(Collection entries)

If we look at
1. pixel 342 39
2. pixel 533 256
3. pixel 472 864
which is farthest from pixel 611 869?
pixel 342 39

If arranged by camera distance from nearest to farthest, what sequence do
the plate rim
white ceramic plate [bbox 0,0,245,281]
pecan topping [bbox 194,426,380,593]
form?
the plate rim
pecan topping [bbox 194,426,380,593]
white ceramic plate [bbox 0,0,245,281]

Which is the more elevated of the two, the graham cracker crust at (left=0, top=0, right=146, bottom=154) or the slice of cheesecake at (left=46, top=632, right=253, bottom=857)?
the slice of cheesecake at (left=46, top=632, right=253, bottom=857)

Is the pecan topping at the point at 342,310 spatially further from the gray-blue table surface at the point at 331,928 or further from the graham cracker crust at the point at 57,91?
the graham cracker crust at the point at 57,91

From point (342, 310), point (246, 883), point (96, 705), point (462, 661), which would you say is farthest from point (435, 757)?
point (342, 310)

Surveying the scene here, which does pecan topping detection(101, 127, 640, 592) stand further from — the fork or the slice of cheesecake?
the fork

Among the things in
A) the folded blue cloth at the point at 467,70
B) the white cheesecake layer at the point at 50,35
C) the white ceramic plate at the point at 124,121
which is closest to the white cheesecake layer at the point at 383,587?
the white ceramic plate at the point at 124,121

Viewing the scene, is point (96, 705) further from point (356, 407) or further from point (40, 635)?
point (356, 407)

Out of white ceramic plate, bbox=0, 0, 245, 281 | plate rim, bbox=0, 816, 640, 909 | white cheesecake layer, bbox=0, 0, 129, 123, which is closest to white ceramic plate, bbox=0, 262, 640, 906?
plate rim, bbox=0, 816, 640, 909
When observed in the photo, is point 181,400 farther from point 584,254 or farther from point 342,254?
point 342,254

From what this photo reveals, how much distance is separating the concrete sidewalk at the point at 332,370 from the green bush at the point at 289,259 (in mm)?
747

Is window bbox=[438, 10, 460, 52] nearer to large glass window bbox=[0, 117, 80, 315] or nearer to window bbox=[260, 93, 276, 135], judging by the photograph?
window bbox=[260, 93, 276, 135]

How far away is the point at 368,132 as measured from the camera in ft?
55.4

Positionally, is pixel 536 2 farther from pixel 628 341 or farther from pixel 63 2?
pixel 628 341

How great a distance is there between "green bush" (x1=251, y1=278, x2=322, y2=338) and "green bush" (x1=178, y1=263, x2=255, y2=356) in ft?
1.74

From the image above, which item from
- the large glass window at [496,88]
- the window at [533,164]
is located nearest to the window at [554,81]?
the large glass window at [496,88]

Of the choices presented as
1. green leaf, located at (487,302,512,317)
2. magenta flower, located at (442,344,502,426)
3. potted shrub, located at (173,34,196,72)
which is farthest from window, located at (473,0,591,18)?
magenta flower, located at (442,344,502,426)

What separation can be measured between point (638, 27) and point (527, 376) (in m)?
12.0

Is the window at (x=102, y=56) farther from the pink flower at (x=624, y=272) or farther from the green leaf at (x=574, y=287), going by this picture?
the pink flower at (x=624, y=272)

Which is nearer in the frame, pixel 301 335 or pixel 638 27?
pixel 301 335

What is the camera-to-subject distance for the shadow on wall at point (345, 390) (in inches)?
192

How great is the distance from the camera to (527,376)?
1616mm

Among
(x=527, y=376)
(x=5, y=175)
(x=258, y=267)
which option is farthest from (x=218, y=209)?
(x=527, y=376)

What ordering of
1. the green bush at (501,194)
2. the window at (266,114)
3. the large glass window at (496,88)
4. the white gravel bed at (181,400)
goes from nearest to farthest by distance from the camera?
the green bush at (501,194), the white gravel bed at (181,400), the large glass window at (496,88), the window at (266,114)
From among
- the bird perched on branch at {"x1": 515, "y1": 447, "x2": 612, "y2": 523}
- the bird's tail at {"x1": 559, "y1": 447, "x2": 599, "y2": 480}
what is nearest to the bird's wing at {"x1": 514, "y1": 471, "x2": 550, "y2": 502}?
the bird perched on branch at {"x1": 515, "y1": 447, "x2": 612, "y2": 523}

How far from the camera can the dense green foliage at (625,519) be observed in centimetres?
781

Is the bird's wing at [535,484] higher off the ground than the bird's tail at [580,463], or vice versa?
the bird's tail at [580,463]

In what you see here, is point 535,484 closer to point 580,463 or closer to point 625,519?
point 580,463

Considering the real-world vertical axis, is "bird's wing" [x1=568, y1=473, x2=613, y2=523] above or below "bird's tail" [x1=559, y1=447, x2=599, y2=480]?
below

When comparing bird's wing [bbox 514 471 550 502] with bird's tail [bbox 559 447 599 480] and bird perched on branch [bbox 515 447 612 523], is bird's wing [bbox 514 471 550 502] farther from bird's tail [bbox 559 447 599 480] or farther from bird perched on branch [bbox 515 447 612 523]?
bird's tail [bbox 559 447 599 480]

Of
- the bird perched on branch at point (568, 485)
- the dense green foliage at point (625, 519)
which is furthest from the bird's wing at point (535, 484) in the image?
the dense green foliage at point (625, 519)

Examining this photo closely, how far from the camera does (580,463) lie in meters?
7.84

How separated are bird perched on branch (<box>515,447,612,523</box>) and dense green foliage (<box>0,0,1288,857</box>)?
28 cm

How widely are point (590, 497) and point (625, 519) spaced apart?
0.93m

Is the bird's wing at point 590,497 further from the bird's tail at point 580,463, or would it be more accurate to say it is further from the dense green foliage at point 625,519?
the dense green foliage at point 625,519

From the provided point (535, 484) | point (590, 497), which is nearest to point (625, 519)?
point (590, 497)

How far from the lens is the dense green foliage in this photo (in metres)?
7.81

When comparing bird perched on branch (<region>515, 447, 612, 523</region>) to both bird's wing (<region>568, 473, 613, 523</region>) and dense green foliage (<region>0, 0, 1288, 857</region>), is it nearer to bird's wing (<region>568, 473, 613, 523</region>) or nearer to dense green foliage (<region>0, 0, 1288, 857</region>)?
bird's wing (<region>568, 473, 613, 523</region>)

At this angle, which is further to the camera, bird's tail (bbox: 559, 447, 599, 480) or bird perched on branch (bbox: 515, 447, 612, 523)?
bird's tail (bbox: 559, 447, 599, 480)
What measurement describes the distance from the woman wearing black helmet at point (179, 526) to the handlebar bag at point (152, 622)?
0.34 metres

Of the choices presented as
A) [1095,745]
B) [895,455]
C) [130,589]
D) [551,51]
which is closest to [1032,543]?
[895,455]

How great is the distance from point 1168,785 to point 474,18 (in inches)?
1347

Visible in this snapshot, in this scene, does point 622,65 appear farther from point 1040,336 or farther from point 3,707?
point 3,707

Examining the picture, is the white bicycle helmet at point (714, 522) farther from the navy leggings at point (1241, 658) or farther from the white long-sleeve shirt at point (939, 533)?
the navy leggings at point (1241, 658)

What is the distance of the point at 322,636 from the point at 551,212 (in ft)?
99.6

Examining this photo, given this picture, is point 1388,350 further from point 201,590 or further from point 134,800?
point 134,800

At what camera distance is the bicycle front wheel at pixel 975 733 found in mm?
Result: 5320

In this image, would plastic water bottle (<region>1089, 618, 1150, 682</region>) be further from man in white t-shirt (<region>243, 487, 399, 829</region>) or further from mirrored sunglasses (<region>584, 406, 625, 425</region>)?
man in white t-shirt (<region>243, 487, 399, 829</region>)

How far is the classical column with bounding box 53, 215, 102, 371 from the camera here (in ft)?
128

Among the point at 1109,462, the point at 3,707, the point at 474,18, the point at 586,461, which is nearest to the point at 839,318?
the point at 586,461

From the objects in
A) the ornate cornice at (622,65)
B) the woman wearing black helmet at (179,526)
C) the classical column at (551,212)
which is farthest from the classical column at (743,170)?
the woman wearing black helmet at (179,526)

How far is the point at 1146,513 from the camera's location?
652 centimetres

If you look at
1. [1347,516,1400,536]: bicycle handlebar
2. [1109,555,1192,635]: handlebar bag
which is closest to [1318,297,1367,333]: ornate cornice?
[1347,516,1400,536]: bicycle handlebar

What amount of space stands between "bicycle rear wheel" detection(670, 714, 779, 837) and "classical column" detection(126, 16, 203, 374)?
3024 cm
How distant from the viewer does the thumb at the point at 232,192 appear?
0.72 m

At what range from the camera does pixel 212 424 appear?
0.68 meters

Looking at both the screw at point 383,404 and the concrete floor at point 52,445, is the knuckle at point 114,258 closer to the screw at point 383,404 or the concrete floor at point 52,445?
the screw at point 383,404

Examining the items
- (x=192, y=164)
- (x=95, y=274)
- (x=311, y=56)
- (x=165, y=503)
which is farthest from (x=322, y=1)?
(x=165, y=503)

GIVEN PROBLEM: Copy out the lines above verbatim, from the line containing "Examining this photo, given" through the line containing "Result: 5320", with both of those lines included.

RESULT OF THE TASK:
Examining this photo, given this picture, is point 1388,350 further from point 201,590 or further from point 134,800?
point 134,800

At what camera distance is the bicycle front wheel at pixel 975 733 found in mm?
Result: 5320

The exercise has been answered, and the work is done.